NOUVELLES
11/12/2012 04:33 EST | Actualisé 09/02/2013 05:12 EST

Sarkozy plaide pour une vision du monde multipolaire, pas seulement en sport

L'ancien président français Nicolas Sarkozy a plaidé mardi pour une vision multipolaire du monde, et pas simplement dans le domaine du sport, thème sur lequel il s'est exprimé mardi à l'occasion du Doha Goals, forum mondial organisé au Qatar.

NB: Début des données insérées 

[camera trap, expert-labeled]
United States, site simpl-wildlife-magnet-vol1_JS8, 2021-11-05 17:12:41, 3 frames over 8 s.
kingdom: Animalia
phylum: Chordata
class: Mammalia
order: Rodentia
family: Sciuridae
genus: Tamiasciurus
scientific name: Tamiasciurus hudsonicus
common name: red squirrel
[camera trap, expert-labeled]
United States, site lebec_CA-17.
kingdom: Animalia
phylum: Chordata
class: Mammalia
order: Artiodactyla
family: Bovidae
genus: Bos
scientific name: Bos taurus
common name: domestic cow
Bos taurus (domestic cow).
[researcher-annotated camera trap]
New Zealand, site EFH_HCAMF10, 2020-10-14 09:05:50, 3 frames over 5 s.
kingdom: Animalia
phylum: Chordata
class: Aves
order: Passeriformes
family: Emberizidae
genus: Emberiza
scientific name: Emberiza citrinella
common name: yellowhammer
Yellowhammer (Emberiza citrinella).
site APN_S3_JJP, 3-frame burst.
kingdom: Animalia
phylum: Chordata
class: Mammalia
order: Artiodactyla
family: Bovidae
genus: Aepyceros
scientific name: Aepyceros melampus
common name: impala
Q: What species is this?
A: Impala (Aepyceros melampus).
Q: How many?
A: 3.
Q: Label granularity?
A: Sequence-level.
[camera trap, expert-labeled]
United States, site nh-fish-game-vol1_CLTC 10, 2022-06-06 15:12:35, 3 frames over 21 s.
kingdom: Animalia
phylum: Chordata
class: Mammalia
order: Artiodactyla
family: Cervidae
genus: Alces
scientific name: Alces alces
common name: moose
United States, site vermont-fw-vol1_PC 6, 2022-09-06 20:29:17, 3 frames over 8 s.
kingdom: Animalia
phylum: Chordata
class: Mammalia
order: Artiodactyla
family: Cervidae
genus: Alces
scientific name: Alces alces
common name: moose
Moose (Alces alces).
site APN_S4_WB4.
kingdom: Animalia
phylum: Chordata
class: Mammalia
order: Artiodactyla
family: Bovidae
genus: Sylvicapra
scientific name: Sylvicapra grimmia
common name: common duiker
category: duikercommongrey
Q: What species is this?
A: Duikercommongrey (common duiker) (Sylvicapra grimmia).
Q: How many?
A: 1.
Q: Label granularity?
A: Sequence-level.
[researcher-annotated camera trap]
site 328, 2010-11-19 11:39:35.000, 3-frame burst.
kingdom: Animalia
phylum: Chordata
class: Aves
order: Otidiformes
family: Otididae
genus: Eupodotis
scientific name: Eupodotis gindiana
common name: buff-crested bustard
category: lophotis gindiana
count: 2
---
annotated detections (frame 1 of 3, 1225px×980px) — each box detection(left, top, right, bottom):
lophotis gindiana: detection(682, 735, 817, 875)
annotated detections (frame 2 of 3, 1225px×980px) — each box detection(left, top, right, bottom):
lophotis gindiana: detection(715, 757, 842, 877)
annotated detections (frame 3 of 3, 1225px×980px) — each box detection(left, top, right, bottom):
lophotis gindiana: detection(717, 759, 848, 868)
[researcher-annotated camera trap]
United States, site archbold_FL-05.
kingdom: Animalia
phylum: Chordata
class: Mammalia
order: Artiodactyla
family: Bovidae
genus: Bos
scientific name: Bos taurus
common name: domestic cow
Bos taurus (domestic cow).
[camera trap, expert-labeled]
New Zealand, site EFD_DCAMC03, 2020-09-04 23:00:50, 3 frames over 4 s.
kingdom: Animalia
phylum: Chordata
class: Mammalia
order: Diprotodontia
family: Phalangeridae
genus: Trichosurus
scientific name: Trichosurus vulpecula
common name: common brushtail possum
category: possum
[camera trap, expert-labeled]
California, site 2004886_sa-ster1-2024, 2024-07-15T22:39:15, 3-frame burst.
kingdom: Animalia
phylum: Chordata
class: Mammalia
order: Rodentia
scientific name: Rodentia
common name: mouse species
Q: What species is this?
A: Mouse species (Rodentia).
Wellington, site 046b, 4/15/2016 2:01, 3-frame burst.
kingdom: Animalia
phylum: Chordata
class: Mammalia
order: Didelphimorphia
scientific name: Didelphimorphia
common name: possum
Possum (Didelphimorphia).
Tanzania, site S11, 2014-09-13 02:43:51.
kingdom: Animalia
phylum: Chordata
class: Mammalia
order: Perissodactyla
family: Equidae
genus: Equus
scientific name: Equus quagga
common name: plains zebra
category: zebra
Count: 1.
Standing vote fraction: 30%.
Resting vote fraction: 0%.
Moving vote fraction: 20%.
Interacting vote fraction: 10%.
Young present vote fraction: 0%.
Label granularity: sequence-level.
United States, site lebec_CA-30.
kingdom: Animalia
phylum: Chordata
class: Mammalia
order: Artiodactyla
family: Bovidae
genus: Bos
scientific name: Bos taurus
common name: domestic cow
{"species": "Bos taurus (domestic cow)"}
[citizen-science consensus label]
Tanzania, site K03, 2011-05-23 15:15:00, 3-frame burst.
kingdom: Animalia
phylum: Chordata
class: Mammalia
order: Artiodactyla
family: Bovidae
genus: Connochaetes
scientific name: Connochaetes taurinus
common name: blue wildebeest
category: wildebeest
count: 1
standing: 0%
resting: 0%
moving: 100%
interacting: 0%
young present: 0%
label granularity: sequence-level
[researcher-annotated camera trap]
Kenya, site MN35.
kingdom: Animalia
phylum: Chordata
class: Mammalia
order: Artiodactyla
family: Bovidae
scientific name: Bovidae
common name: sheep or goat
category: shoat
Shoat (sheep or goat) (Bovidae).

"Il en va de la gouvernance du sport mondial comme de la gouvernance politique: les grands événements sportifs mondiaux ne peuvent plus être l'apanage des seules vieilles nations occidentales et industrielles. Je défends l'idée d'un meilleur partage de l'organisation des grandes manifestations sportives", a expliqué Nicolas Sarkozy, présent au Qatar à l'invitation de l'émir.

"La géographie des grands événements internationaux fait partie intégrante de la réflexion que nous devons mener sur le rééquilibrage de la gouvernance mondiale".

L'ancien chef de l'Etat français s'était auparavant interrogé sur la représentation d'un certain nombre de pays ou zones géographiques au sein des Nations unies.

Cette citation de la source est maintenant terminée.